» **Written task 1**
Find each line of the saved entries below that contains the word "plant" and copy those lines.

» **Provided passage**
>> Begin

Re: How to determine if a file is in use

2009-11-03 Thread Donald Russell
On Tue, Nov 3, 2009 at 20:49, Cameron Simpson  wrote:

> On 03Nov2009 13:31, Donald Russell  wrote:
> | Another system uses FTP to drop files in a directory for me to process.
> | I have a bash script to process the incoming files. The script is started
> by
> | cron periodically.
> |
> | There's a problem if the FTP transfer is still in progress because the
> | process begins reading the file even though it isn't complete yet.
>
> I liked the upload-then-rename suggested by another poster, if you can
> get this implemented.
>
> Otherwise...
>
> [...]
> | I could also configure the ftp server to lock files being written, but
> that
> | seems to be discouraged. (based on man vsftpd.conf)
>
> It's not discouraged for any reason that seems to match your use case.
> You've got a well defined upload area and no malicious users.
> Use the lock facility! That's what it's for!
>
> | Basically, what I want is something like
> | Can I get an exclusive read on file x?
> | No - skip that file, go onto the next one
> | Yes - start processing that file
>
> Do it! See above! Have you tried it?
>
> Cheers,
>
>

Thank you all for some great suggestions :-)

Based on the feedback I've received, I'm going to ...

1 - configure vsftpd to lock files while writing (no malicious users etc)
2 - use ftp put/rename like put ftp-in-progress.foo.bar / rename
ftp-in-progress.foo.bar foo.bar because it provides such a great "visual"
for watchers, and a convenient way to determine which files are "in transit"
and which are complete.
3 - use lockfile/fuser to ensure my cron job doesn't start processing a file
that's already being read by an earlier cron job.

Cheers
-- 
fedora-list mailing list
fedora-list@redhat.com
To unsubscribe: https://www.redhat.com/mailman/listinfo/fedora-list
Guidelines: http://fedoraproject.org/wiki/Communicate/MailingListGuidelines

Re: How to determine if a file is in use

2009-11-03 Thread Cameron Simpson
On 03Nov2009 13:31, Donald Russell  wrote:
| Another system uses FTP to drop files in a directory for me to process.
| I have a bash script to process the incoming files. The script is started by
| cron periodically.
| 
| There's a problem if the FTP transfer is still in progress because the
| process begins reading the file even though it isn't complete yet.

I liked the upload-then-rename suggested by another poster, if you can 
get this implemented.

Otherwise...

[...]
| I could also configure the ftp server to lock files being written, but that
| seems to be discouraged. (based on man vsftpd.conf)

It's not discouraged for any reason that seems to match your use case.
You've got a well defined upload area and no malicious users.
Use the lock facility! That's what it's for!

| Basically, what I want is something like
| Can I get an exclusive read on file x?
| No - skip that file, go onto the next one
| Yes - start processing that file

Do it! See above! Have you tried it?

Cheers,
-- 
Cameron Simpson  DoD#743
http://www.cskk.ezoshosting.com/cs/

Carpe Daemon - Seize the Background Process
- Paul Tomblin 

-- 
fedora-list mailing list
fedora-list@redhat.com
To unsubscribe: https://www.redhat.com/mailman/listinfo/fedora-list
Guidelines: http://fedoraproject.org/wiki/Communicate/MailingListGuidelines


Re: How to determine if a file is in use

2009-11-03 Thread Patrick O'Callaghan
On Tue, 2009-11-03 at 19:23 -0800, Richard England wrote:
> On 11/03/2009 01:31 PM, Donald Russell wrote:
> > Another system uses FTP to drop files in a directory for me to process.

>> End

» **Saved entries**
>> Begin

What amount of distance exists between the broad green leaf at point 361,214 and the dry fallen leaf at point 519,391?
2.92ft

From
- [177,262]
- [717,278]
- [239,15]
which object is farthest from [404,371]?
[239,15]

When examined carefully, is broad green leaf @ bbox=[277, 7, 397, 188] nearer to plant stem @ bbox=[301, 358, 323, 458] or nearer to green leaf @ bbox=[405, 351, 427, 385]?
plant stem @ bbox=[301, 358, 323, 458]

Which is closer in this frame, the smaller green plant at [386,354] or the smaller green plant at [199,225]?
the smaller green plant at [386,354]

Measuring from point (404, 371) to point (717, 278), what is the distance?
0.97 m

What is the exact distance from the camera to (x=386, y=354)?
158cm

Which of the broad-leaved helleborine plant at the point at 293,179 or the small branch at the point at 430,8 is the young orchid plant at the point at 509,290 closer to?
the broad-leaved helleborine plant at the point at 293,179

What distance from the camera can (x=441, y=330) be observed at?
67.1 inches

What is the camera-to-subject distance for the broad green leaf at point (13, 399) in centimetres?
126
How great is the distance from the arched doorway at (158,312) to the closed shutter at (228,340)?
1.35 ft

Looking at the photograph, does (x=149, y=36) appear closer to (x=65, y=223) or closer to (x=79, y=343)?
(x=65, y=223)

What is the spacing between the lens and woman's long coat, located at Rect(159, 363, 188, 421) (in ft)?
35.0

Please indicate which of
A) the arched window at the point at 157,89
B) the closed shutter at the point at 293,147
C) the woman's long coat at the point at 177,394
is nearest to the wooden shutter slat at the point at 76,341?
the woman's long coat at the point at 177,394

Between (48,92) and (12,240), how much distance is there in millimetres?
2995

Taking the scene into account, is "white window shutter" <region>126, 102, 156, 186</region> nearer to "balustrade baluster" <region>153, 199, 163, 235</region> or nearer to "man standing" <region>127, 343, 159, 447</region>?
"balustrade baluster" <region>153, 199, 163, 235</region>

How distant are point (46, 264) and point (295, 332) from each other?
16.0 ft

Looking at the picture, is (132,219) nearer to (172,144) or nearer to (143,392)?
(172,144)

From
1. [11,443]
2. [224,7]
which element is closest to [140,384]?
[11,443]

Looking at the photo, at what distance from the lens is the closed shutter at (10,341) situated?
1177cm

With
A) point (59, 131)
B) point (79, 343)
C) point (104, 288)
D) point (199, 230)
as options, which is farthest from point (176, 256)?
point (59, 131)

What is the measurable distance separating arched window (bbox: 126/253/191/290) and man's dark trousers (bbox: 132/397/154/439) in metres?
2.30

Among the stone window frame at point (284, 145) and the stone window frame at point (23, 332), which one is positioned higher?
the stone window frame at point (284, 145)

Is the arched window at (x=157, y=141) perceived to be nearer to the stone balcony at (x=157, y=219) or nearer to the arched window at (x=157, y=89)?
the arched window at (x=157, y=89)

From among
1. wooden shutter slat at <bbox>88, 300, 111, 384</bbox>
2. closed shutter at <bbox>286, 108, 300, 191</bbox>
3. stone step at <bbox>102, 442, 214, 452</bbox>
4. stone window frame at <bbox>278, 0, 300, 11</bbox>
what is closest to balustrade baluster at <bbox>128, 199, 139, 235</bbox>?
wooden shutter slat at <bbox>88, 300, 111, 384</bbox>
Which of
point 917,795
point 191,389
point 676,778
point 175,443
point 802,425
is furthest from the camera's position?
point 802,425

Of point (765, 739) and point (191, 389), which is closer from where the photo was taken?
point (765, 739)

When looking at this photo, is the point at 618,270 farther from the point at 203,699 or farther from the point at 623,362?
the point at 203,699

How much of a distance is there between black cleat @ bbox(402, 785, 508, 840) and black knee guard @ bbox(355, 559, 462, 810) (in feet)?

>> End

» **Written task 2**
In the thread about determining whether a file is in use, what does Donald Russell plan to use so his cron job doesn't start processing a file that an earlier cron job is already reading?

» **Task result 1**
When examined carefully, is broad green leaf @ bbox=[277, 7, 397, 188] nearer to plant stem @ bbox=[301, 358, 323, 458] or nearer to green leaf @ bbox=[405, 351, 427, 385]?
plant stem @ bbox=[301, 358, 323, 458]
Which is closer in this frame, the smaller green plant at [386,354] or the smaller green plant at [199,225]?
the smaller green plant at [386,354]
Which of the broad-leaved helleborine plant at the point at 293,179 or the small branch at the point at 430,8 is the young orchid plant at the point at 509,290 closer to?
the broad-leaved helleborine plant at the point at 293,179

» **Task result 2**
lockfile/fuser